Limitations of the findings described above included low response rates that are typical for mailed materials. However, previous work with similar patient survey data suggests that nonresponse did not bias satisfaction ratings (
12). In addition, these data were collected via patient report. Although a patient’s self-rating of improvement might not necessarily parallel the provider’s clinical assessment, it would be difficult to collect clinician ratings for patients who drop out of treatment, given that they are no longer attending sessions.

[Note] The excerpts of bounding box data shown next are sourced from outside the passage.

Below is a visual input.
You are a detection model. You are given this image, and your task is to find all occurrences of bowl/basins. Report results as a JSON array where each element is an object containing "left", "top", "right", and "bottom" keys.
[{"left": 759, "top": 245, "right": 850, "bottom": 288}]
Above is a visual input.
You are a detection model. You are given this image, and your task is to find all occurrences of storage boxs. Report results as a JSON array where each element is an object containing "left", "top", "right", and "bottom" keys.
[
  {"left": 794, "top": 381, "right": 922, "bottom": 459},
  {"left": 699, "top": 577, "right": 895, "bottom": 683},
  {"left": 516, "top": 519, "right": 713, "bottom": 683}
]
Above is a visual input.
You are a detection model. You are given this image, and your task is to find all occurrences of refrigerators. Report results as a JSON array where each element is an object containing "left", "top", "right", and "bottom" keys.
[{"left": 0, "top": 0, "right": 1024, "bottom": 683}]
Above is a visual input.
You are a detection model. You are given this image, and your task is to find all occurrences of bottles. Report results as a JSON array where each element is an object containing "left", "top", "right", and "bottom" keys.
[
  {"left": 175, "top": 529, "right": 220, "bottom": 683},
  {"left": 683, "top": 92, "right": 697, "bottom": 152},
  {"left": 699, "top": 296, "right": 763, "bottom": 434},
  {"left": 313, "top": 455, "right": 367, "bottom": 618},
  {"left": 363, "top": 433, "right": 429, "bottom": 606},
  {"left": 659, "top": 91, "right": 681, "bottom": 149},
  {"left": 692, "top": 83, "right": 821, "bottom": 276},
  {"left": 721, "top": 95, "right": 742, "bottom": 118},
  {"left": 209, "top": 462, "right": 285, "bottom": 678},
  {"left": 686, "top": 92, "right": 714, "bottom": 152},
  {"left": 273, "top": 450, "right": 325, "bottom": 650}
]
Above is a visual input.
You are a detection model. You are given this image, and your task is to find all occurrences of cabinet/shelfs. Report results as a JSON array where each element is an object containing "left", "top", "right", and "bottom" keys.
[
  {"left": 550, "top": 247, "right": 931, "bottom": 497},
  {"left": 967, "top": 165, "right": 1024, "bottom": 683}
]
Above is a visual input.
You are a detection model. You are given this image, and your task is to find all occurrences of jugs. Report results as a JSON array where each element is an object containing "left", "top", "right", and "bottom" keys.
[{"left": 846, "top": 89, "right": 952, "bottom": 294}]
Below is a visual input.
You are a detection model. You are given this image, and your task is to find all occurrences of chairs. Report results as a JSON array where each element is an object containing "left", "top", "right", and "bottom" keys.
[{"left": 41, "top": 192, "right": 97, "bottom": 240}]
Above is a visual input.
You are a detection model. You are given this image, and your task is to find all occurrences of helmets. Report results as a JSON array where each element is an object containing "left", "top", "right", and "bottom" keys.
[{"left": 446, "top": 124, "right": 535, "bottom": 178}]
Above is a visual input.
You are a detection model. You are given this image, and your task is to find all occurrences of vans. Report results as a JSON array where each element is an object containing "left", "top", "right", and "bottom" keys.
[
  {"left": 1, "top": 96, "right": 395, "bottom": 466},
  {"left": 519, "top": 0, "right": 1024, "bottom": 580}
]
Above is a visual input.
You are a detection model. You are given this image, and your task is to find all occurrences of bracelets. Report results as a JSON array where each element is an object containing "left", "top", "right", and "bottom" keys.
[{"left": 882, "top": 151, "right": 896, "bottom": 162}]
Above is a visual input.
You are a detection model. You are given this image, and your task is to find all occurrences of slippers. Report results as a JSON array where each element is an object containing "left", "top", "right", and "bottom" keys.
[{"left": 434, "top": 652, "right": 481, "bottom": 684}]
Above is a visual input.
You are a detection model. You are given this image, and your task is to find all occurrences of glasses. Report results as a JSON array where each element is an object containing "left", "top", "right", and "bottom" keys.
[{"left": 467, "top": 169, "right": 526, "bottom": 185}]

Future studies could benefit from use of improved measures of patient response (for example, Patient Health Questionnaire–9 scores for patients diagnosed as having depression) and appraisal of patient-level factors, such as baseline severity, reason for dropout (for example, financial or logistical burdens), and treatment factors (for example, concurrent pharmacotherapy).
Conclusions
The use of dropout as a metric for provider performance may be misleading. Health systems designing measures of quality that are based on patient retention should seek to assess the treatment experiences of patients who discontinue treatment.